Storing variables into vectors makes vectorised computations possible: a function can be applied independently to each element of the vector, potentially leveraging hardware’s SIMD and FMA instructions to achieve instruction- and data-level parallelism as we discussed in Section 2.2. If the return value of the function is a scalar, the results can be saved in a second vector of the same length. Otherwise, the results can be saved in a dense matrix (Section 3.2.3) or in a data frame (Section 3.2.2) in which each row or column contains the return values for a single input element. Vectorised computations are also possible for lists using thread-level parallelism, assuming that the function can handle all the types of variables stored in the list. Its outputs would then be stored in a second list regardless of whether each of them is a scalar or not.

3.2.2 Representing Data with Data Frames

A data frame is a heterogeneous two-dimensional data structure with columns of potentially different types. Its primary task is storing tabular data and the associated metadata, such as column- and row-names. The implementations in Julia (DataFrame.jl) and Python (Pandas and Scikit-Learn (Scikit-learn Developers 2022)) have been heavily inspired by R data frames: they only have minor differences in their semantics. The most notable is that operations on two data frames will match cells by position in R and Julia (regardless of row- and column-names) and by row- and column-names in Python (regardless of the cell positions).

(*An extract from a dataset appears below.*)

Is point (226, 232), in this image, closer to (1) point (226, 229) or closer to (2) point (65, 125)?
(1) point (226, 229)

Figure 3.2: A schematic view of tabular data (bottom right) encoded as a data frame (left, top).

The fundamental structure of a data frame is that of a list: each column in the tabular data is a vector that is stored as an element along with its own metadata as shown in Figure 3.2. Therefore, each column is stored in a separate block of memory, and there are no constraints on the types of variables that can be stored in different columns. In addition, a data frame typically contains its dimensions and the labels of the rows and of the columns as metadata, making it possible to access its contents as we would with a table. The dimensions are the number of rows and columns of the data frame. The labels of the columns (called “column names” in R) can be used to access them by their names instead of by their positions in the data frame, which improves the readability of code and thus our ability to debug it. It makes the code invariant to the data layout as well. The labels of the rows (“row names” in R) serve the same function but are not used as often: they usually have no practical use in the common case in which we assume that data points are independent and identically distributed.

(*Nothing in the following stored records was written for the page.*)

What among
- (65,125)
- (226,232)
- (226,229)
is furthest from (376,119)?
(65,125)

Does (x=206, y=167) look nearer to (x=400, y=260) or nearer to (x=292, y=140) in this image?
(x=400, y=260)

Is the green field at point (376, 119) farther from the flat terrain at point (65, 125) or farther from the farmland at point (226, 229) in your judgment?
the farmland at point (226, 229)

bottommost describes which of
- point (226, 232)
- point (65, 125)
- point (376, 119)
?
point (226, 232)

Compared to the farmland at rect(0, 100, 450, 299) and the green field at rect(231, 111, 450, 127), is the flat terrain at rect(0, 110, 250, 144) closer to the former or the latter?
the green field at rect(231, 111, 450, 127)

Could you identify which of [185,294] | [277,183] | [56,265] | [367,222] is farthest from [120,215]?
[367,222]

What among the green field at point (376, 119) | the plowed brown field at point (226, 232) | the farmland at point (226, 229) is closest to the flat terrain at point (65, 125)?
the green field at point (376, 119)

Data frames make it efficient to operate on columns. Creating a new data frame with a subset of columns is like subsetting a list, with the additional step of carrying over row and column labels as needed. Copying it can be done efficiently with a shallow copy. Adding a column to a data frame is similar: we perform a shallow copy into a new data frame with an empty slot in which we can insert the vector storing the column’s values. Applying a function to each column of a data frame can be vectorised and performed in parallel, and the appropriate method can be called for each column in the case of generic functions.

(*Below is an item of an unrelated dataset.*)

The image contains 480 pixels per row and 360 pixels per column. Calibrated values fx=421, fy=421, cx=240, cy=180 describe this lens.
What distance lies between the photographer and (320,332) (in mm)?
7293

However, operating on rows is not efficient in most cases. Adding or removing data points involves modifying the length of each column, which will likely involve copying the chosen data points to newly-allocated vectors of the appropriate length.

3.2.3 Dense and Sparse Matrices

A matrix is a homogeneous two-dimensional data structure holding a grid of variables of the same type arranged into rows and columns. It is the programming construct that represents the mathematical objects of the same name studied in linear algebra. Matrices can be dense or sparse. Most of the elements of dense matrices are informative (that is, non-zero cells) and therefore must be stored in the data structure. On the other hand, most of the elements of sparse matrices are equal to zero so we can save considerable amounts of memory by storing only the locations and the values of the few non-zero elements. We will cover the trade-off between speed and memory use for these two types of matrices in Section 4.5.2 while discussing computational complexity.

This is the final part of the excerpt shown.